Yesterday, SEC Chair Mary Jo White spoke at Northwestern University Law School on the invaluable role of the corporate whistleblower and the still burgeoning SEC whistleblower program that she describes as a “game changer” for government enforcement. Here is her summary of the program’s many accomplishments since its inception nearly four years ago.
- Increasing Volume of Tips. The number of tips to the SEC Whistleblower Office continues to climb, having increased by more than 20 percent over the most recent year. For 2014, the SEC received over 3,600 tips (about ten a day), up from about 3,200 tips in 2013. And in the first quarter of this year, the numbers have increased again, by more than 20 percent over the same quarter last year.
- Increasing Quality of Tips. With the increase in tips has come a commensurate increase in the quality of the tips. As Chairperson White reports, “we also continue to receive higher quality tips that are of tremendous help to the Commission in stopping ongoing and imminent fraud, and lead to significant enforcement actions on a much faster timetable than we would be able to achieve without the information and assistance from the whistleblower.”
- Increasing Number and Size of Whistleblower Awards. A total of seventeen whistleblower awards have been made to date with total payouts nearing $50 million and the SEC’s highest award of $30 million made last fall. Chairperson White promises this trend to continue, highlighting her agency “issued more awards to more people for more money than in any previous year — and that trend is expected to accelerate.”
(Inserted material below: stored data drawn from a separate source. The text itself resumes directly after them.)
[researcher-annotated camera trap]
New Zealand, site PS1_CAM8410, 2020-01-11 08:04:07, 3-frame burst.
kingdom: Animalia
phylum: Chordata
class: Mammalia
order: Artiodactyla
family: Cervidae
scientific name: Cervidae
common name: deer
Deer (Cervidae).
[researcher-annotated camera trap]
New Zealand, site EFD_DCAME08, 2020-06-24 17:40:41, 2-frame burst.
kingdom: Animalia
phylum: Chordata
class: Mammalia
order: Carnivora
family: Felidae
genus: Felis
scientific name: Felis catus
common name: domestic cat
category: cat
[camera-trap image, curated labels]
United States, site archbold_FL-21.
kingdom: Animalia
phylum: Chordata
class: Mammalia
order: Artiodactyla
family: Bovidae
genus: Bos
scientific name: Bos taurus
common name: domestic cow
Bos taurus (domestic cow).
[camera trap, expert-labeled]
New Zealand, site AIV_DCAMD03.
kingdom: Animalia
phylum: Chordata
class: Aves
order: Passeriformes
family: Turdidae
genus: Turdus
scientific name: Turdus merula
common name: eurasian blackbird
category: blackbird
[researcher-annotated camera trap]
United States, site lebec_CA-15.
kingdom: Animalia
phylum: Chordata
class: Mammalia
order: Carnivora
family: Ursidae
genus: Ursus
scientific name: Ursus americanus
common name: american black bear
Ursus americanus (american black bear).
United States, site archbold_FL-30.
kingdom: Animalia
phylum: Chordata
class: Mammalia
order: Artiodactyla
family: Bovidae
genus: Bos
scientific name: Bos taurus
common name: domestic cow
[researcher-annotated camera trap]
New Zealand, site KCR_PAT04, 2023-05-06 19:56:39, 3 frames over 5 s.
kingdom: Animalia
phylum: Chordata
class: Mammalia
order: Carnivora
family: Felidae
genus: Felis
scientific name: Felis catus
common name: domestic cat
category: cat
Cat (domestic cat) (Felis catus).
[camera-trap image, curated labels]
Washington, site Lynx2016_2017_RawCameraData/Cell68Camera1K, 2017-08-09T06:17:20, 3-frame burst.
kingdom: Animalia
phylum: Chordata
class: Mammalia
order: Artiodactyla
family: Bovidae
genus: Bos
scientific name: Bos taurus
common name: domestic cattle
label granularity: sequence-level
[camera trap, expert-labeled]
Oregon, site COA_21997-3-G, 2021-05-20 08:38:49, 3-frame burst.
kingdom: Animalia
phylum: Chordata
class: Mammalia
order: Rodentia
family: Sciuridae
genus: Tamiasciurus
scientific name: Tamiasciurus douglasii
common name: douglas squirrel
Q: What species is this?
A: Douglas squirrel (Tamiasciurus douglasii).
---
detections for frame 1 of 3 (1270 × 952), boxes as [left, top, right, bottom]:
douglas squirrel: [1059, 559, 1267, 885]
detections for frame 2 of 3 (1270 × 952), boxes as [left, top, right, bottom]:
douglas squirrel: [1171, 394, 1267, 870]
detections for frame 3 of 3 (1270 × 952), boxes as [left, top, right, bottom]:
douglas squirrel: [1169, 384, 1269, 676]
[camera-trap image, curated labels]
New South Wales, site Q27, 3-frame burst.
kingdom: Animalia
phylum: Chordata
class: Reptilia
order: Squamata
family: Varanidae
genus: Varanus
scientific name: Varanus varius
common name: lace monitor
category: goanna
- Awards to Officers/Directors and Compliance/Audit Personnel. These individuals are not eligible for a whistleblower award unless they first report their concerns internally (and wait at least 120 days), or if they believe more immediate SEC disclosure is necessary to prevent imminent and substantial misconduct. Two awards have recently been made under both exceptions. In March 2015, the SEC made a $500,000 payout to a former company officer who waited the specified time. And just this month, the agency announced an award of more than a million dollars to a compliance professional.
- Strength of Internal Compliance Programs. The SEC whistleblower program has not undermined internal compliance programs as so many had feared. It has had just the opposite effect as “all indications are that internal compliance functions are as strong as ever — if not stronger — and that insiders continue to report possible violations internally first. With respect to those whistleblowers who are company insiders, more than 80 percent of them first raised their concerns internally to their supervisors or compliance personnel before reporting to the agency.
- Preventing and Punishing Retaliation. The agency has aggressively enforced the anti-retaliation provisions of the Dodd-Frank Act. In June 2014, it brought and settled its first whistleblower retaliation action against a hedge fund, securing more than $2 million in monetary sanctions, of which $600,000 went to the whistleblower. The SEC also has intervened in several private cases to argue the anti-retaliation protections of Dodd-Frank should apply whether the whistleblower reports internally or to the SEC.
- Preventing Anti-Whistleblower Gag Clauses. The SEC is going after companies that use agreements or other mechanisms to improperly stifle whistleblowers from coming forward. On April 1, 2015, the agency announced its first enforcement action in this regard, charging KBR Inc. with violating Rule 21F-17 because it required witnesses in certain internal investigations to sign these kinds of confidentiality agreements. The agency has also sternly warned against requiring employees to sign agreements mandating they forego any whistleblower award or represent, as a precondition to obtaining a severance payment, that they have not made a prior report of misconduct to the SEC.
In concluding, Ms. White wanted to make one thing perfectly clear. We should not fear whistleblowers. Rather, we should embrace them as a critical part of our enforcement scheme.
The bottom line is that responsible companies with strong compliance cultures and programs should not fear bona fide whistleblowers, but embrace them as a constructive part of the process to expose the wrongdoing that can harm a company and its reputation. . . . I would urge that, especially in the post-financial crisis era when regulators and right-minded companies are searching for new, more aggressive ways to improve corporate culture and compliance, it is past time to stop wringing our hands about whistleblowers. They provide an invaluable public service, and they should be supported. And, we at the SEC increasingly see ourselves as the whistleblower’s advocate.
Kudos to Chairperson White and the work she and her agency have done in furthering this Golden Age of the Whistleblower.